According to Bumble’s head of brand partnerships, the Bumble Brew café has been designed as a “safe space for healthy and equitable relationships and connections,”

The site was first conceived of in the innocent days of 2019, where the mission was to deliver a ‘date friendly’ site, offering no ‘awkward’ foods (think garlic, spaghetti or stain-leaving sauces). Now, Bumble recognises that we all have bigger figurative fish to fry, adding messy food back onto the menu.

It remains to be seen what the “safe space” will look like; we’ll learn more when the site opens on 24 July.


Norway has just made a bold move: they’ve made it illegal for influencers to silently share retouched photos of their body in promotional posts on social media.

In amendments to the country’s 2009 Marketing Act, influencers must now acknowledge when their images have been edited. The amendments “aim to help reduce body pressure in society due to idealised people in advertising.”

So, if an influencer shares promotional content where alterations have been made to their body shape, size, and skin, they must ensure the content is marked with labels indicating the edits made; from ‘enlarged lips’ to ‘cinched waist’ and ‘enhanced muscle tone’.

The changes have received widespread support from the Norwegian influencer community, and have also sparked debate about whether the law should also cover non-sponsored content.


This week’s tip comes from Eoin McGrath, Junior Account Manager.

This month, travel restrictions are starting to ease across Europe, and countries are preparing to welcome back visitors. As we look at the new landscape, it is clear that budget airlines have suffered and there are (even more so) increasing concerns about climate change. A study by Cardiff University found that 47% of holidaymakers in the UK plan to fly less after the pandemic.

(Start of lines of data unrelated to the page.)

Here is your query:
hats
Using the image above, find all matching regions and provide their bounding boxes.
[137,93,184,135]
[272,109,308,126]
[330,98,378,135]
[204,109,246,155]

Considering the awareness around aviation emissions, Europe’s sleeper services are being revived. Nightjet, the Austrian rail operator, and Snälltåget from Sweden are among those relaunching overnight services between EU cities. Not only this but startups, such as European Sleeper, has even raised £340,000 to launch a sleep service between Brussels and Prague. This rise in this trend is not surprising as you may think, as before the pandemic aviation was one the of globe’s fastest-growing sources of CO2.

Cat Jones, the founder of the no-fly travel agency Byway, wants to incorporate more night trains into the firm’s vision and believes in them for the future:

“It’s really exciting because it feels like now is the moment for slow travel. Now is the time where people stop thinking of trains as a substitute for planes and start thinking of them as a way of holidaying and travelling differently.”

Would you join in on this new golden era of rail travel?